American actors Rick Segall and Korbin Miles with music composer AR Rahman. (Photo | Special Arrangement)

Express News Service

With too much time and not enough Hollywood trailers to react to in 2019, American actors Rick Segall and Korbin Miles of YouTube’s 'Our Stupid Reactions' (OSR) fame decided to turn their keen eye toward Bollywood. 

They debuted with Zoya Akhtar’s 'Gully Boy', and the duo’s reaction video to it was an instant hit, setting off an endless flurry of ‘please-react-to-this’ requests from white-people-opinion-loving (and-hating) Indians on YouTube. Today, as their channel with a subscriber base of 1.17 million is expanding, so is their repertoire of films, with the duo taking up not just Bollywood, but also regional cinema from across the country. Rick and Korbin let us in on their journey thus far.

Excerpts from an interview:

Q: What drew your interest in Indian films?

Rick: We had no clue about Indian cinema. When we watched Gully Boy, it reminded us of '8 Mile' and just blew us away. The length of time Bollywood films takes provides space for emotions, which is new for someone like me, who is used to traditional film arcs. We discovered such great cinema in India––we can’t help but keep coming back. OSR is also how I met my wife, Indrani Mukherjee Segall! 

Rick Segall and Korbin Miles.

Q: Tell us the reason behind your title 'Our Stupid Reactions'

Korbin: Some of our takes on films may be totally off, hence, our tongue-in-cheek title is a defense mechanism against our haters to say, “Hey, we are just dumb White guys, we don’t take ourselves so seriously.”

Q: Tell us about a film you recently enjoyed.

Korbin: We really loved 'RRR'. Now that we are used to seeing characters having superhero-like abilities like picking up a motorcycle by hand, we could appreciate the film without asking questions on logic.

Rick: 'RRR' provided us with a festival-like experience --- it confirmed that some movies are made for practical reasons... to be watched on the big screen. 

Q: What do you think the viewers learn from you?

Rick: Viewers tell us they learn a lot about films in general from us, particularly our perspectives on technical brilliance.
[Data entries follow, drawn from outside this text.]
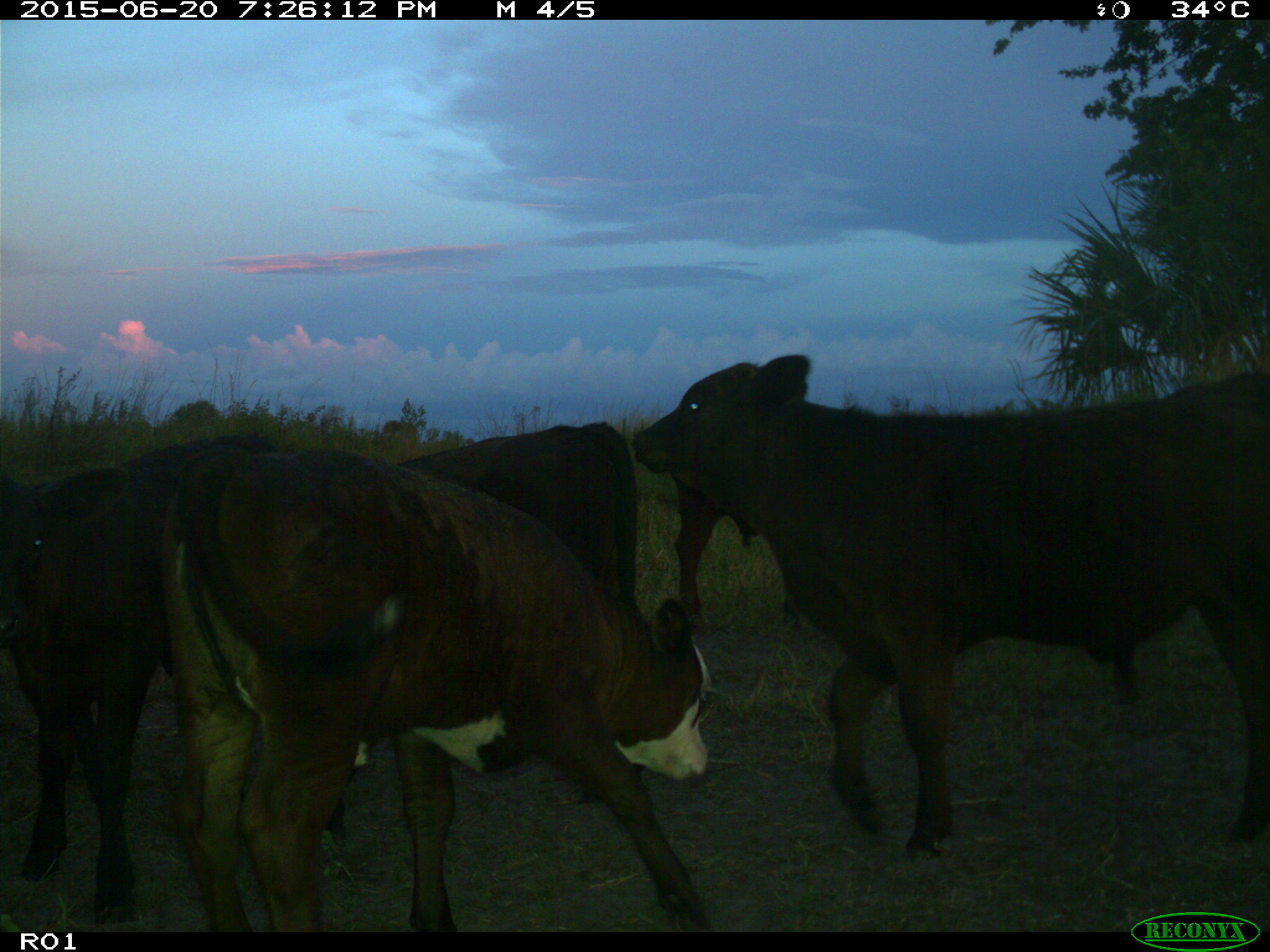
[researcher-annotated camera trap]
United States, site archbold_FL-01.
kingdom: Animalia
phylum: Chordata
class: Mammalia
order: Artiodactyla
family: Bovidae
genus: Bos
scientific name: Bos taurus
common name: domestic cow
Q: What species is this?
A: Bos taurus (domestic cow).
They also say they get to hear about films from other regions through OSR, making them look beyond the films produced in their respective regions.

Q: What are your opinions on the films produced by the non-Bollywood film industries?

Rick: Malayalam films are in line with our interests––they have unpredictability and groundedness which is remarkable, like what we saw in 'Android Kunjappan Version 5.25'. The acting is superb. We love what Fahadh Faasil does. We also closely follow the work of artists like Vijay Sethupathy, Soubin Shahir, and Lijo Jose Pellissery (whom we interviewed). We particularly like Bangla films— they have so much heart. 

Q: How do you access culturally-rooted films?

Rick: Mohanlal’s 'Vanaprastham', where he plays a Kathakali artiste, had nuances we did not understand. But language and culture aren’t barriers. We absolutely loved the recent Tamil film 'Kadaisi Vivasayi' on the life of a farmer––it was a rural set up but the story is human. The films are regional, but also universal.

Korbin: We were called ‘Bollywood bootlickers’ once, but we are conscious of the diversity today. 

Q: In your opinion, why do viewers connect with you guys?

Rick: We are honest about what we like. Also, we can understand and talk about artistry because we are actors ourselves. We truly love India and its art/artistry, and it is sadly so rare for Americans to see India the way Indians do.